Yeni Kaledonya sürgünündeki Cezayirlilerin acıları halen taze

Sessiz Acı: Fransa tarafından Yeni Kaledonya'ya sürgüne gönderilen Cezayirlilerin anıları halen canlı

Fransa Cumhurbaşkanı Emmanuel Macron, Fransız ve Cezayir halklarını uzlaştırmak için adımlar atacağına söz verdi (AP)
Fransa Cumhurbaşkanı Emmanuel Macron, Fransız ve Cezayir halklarını uzlaştırmak için adımlar atacağına söz verdi (AP)
TT

Yeni Kaledonya sürgünündeki Cezayirlilerin acıları halen taze

Fransa Cumhurbaşkanı Emmanuel Macron, Fransız ve Cezayir halklarını uzlaştırmak için adımlar atacağına söz verdi (AP)
Fransa Cumhurbaşkanı Emmanuel Macron, Fransız ve Cezayir halklarını uzlaştırmak için adımlar atacağına söz verdi (AP)

Bağımsızlık Savaşı'nın sona ermesinin (1954-1962) 60’ıncı yıl dönümü vesilesiyle, 19’uncu yüzyılda Fransız sömürge döneminde Yeni Kaledonya'ya sürgün edilen Cezayirlilerin soyundan gelen bir grup, bu konuda neredeyse unutulmuş olan atalarının ‘sessiz acısından’ açıkça bahsetmeye karar verdi.
1864 ve 1897 yılları arasındaki bu sürgünlerin acı hikayesi, 1830 yılında Cezayir'e giren Fransız sömürge güçlerinin ilerlemesiyle başladı. Özel veya askeri mahkemelerde yargılanan 2 bin 100'den fazla Cezayirli, Pasifik Okyanusu'nda bulunan Fransız sömürge ceza kolonisi Noumea'ya sürüldü. Hükümlülere ithaf edilen ‘hasır şapkaların’ torunları, “araştırılması ve hatta ortaya çıkarılması gerektiğini” söylüyor.
83 yaşındaki el-Tayyib Aifa, büyük bir üzüntüyle AFP'ye “Zincirlerle bağlı olduğumuz 5 aylık bir yolculuktan sonra ulaştık.

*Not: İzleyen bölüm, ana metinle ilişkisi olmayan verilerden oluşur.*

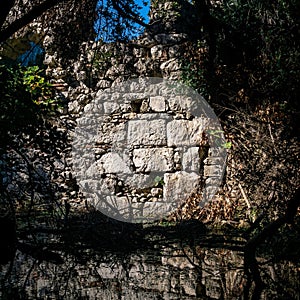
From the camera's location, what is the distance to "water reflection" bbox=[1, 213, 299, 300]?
1943 millimetres

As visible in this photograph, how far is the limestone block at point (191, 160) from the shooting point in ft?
18.0

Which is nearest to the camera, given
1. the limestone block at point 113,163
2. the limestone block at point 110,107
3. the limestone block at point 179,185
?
the limestone block at point 179,185

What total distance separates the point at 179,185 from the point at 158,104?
953 mm

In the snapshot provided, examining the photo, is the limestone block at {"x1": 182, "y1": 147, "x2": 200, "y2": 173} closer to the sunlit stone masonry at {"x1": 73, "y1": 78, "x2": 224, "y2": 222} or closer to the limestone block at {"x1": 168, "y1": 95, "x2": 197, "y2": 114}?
the sunlit stone masonry at {"x1": 73, "y1": 78, "x2": 224, "y2": 222}

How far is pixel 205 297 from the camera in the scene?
1855mm

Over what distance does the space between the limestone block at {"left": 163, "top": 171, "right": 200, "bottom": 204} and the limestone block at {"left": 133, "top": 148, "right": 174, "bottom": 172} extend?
0.37ft

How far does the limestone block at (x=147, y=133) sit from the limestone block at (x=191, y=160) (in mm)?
303

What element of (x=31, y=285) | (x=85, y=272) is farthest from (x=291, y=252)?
(x=31, y=285)

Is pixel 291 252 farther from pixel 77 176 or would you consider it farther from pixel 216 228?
pixel 77 176

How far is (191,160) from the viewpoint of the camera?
5.52 metres

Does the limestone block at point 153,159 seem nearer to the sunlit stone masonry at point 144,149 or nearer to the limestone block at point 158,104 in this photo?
→ the sunlit stone masonry at point 144,149

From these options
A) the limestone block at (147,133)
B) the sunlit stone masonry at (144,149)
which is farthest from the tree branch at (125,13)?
the limestone block at (147,133)

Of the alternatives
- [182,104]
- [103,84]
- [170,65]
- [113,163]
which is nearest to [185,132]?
[182,104]

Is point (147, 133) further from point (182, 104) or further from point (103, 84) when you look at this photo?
point (103, 84)
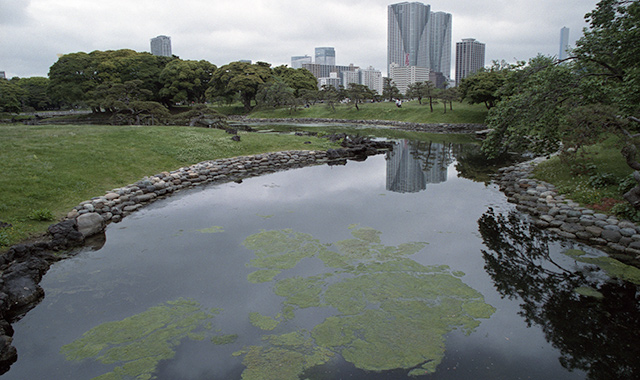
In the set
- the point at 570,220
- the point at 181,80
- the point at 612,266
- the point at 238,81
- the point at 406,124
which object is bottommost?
the point at 612,266

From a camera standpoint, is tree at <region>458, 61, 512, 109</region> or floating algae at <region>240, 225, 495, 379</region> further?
tree at <region>458, 61, 512, 109</region>

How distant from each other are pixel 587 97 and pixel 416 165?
482 inches

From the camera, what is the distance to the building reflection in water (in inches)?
800

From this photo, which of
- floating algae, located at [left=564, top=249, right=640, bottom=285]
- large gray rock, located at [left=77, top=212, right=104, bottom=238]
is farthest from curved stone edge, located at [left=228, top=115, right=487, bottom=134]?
large gray rock, located at [left=77, top=212, right=104, bottom=238]

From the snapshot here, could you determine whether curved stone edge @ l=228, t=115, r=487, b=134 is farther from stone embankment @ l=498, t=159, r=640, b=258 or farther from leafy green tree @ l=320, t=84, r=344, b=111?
stone embankment @ l=498, t=159, r=640, b=258

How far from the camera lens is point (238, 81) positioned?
234 feet

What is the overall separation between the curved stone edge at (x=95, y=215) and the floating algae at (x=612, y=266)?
531 inches

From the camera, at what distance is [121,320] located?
768 cm

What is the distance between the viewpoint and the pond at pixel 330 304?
21.2 ft

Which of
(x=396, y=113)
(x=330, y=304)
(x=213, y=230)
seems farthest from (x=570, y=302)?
(x=396, y=113)

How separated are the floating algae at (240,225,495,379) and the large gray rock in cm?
542

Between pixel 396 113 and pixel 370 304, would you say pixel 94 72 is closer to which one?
pixel 396 113

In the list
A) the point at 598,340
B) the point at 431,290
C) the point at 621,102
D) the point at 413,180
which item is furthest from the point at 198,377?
the point at 413,180

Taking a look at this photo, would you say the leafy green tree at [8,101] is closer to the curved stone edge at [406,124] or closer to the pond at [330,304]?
the curved stone edge at [406,124]
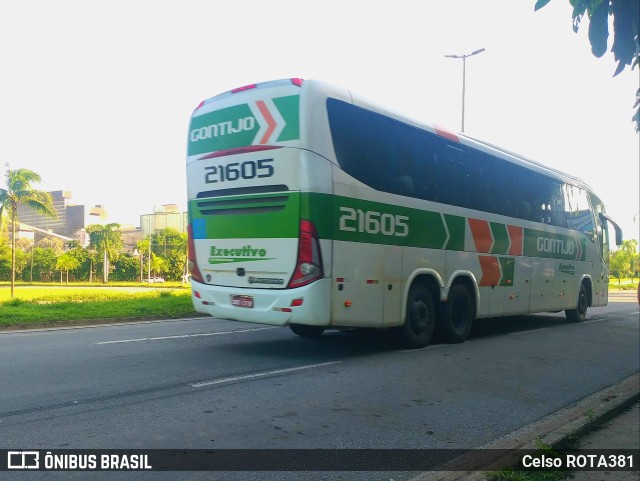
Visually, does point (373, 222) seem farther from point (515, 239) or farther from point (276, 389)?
point (515, 239)

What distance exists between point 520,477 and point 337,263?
4249mm

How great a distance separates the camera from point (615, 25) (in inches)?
137

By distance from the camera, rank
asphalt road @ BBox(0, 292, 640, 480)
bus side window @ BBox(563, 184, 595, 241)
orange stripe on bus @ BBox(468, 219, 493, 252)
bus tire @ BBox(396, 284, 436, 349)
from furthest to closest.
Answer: bus side window @ BBox(563, 184, 595, 241)
orange stripe on bus @ BBox(468, 219, 493, 252)
bus tire @ BBox(396, 284, 436, 349)
asphalt road @ BBox(0, 292, 640, 480)

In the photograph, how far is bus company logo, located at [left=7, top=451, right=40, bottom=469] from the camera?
156 inches

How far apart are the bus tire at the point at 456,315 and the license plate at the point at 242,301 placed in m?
3.45

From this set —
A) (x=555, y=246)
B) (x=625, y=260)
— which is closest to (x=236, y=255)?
(x=555, y=246)

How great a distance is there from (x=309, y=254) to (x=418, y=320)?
2.64 m

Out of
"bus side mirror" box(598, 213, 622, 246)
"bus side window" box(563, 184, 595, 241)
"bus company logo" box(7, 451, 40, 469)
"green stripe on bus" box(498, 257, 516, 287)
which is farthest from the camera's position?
"bus side mirror" box(598, 213, 622, 246)

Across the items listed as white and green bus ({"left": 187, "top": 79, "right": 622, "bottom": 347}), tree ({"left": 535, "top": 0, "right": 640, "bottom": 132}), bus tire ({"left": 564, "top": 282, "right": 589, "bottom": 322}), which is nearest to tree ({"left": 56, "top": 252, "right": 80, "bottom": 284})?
bus tire ({"left": 564, "top": 282, "right": 589, "bottom": 322})

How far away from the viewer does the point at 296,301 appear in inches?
301

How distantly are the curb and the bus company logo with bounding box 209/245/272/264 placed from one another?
4064 mm

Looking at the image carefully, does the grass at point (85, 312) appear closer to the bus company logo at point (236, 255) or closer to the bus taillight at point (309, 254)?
the bus company logo at point (236, 255)

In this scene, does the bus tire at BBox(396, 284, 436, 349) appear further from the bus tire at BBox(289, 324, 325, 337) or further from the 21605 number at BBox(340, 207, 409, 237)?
the bus tire at BBox(289, 324, 325, 337)

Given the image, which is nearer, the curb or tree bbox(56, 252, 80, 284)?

Ancak geçiş sırasında cesetleri denize atılan ölü sayısı henüz bilinmiyor” dedi. Tayyib'in babası, 1898'deki son hükümlü kafilesinin bir parçasıydı ve annesi, Kaledonya'nın bilinen takma adlarından biri olan Lucayo'ya ilk sürgün edilenlerden birinin kızıydı.
‘Arap toplumunun’ temel direklerinden yani Cezayirlilerin torunlarından biri olarak kabul edilen 80’li yaşlarındaki adam, “Atalarımızın hikayesi tabu bir konuydu; çünkü yerinden edilenlerin ailelerine hakim olan sessizlik yasasıydı” dedi. Babası, Satif'teki (Cezayir’in doğusu) topraklarını Fransız ordusuna karşı savunduğu için 25 yıl hapis cezasına çarptırılan Tayyib, “Biz Hasır Şapkalıların oğullarıyız ve bize pis diyorlar” şeklinde konuştu.
Aifa, ironik olarak nitelediği bir durumla, Kanak'ta el konulan toprakların sahipleri ve bölgenin asıl sakinlerinin istemsiz bir şekilde Cezayir'deki sömürgelerden, sömürgecilere dönüştüklerini söyledi. Noumea'daki Kalkınma Araştırmaları Enstitüsü'nden Arkeolog ve sınır dışı edilenlerden birinin torunu olan Christophe Sand şunları söyledi: “Fransız devleti, Cezayir'de olduğu gibi Yeni Kaledonya'da bir yerleşim yeri kurmaya çalıştı. Sürgün edilenler sömürgecilere dönüştürüldü.” Daha sonra Fransız hükümlüler eşlerini getirebildiler. Ancak Cezayirlilerin bunu yapması engellendi ve Yeni Kaledonya'da evlenmeye zorlandı.
Sand, 8 yıldan fazla bu sürgüne mahkûm edilenlerin ‘cezaları bittikten sonra Cezayir'e dönme hakkı verilmediğini ifade ederek, “Hesaplarımıza göre bu süreç Cezayir'de 3 ile 5 bin arasında yetimin terk edilmesine yol açtı” dedi.
Buna karşılık, Konstantin bölgesinden (kuzeydoğu) sürgün edilen hükümlülerden birinin torunu Maurice Sotirio, dedesinin daha sonra görmediği iki çocuğunu Cezayir'de bıraktığını açıkladı. Hükümlülerin özellikle Fransızca konuşamayıp sadece Arapça veya Berberice konuşabildikleri için ‘Kaledonya'da ikinci sınıf vatandaş’ olarak görüldüklerini söyledi. Sonuç olarak; çocukları bu ayrımcılıktan büyük zarar gördüğünü ve çok az aile kökenlerini gururla korumayı göze aldığını ifade etti.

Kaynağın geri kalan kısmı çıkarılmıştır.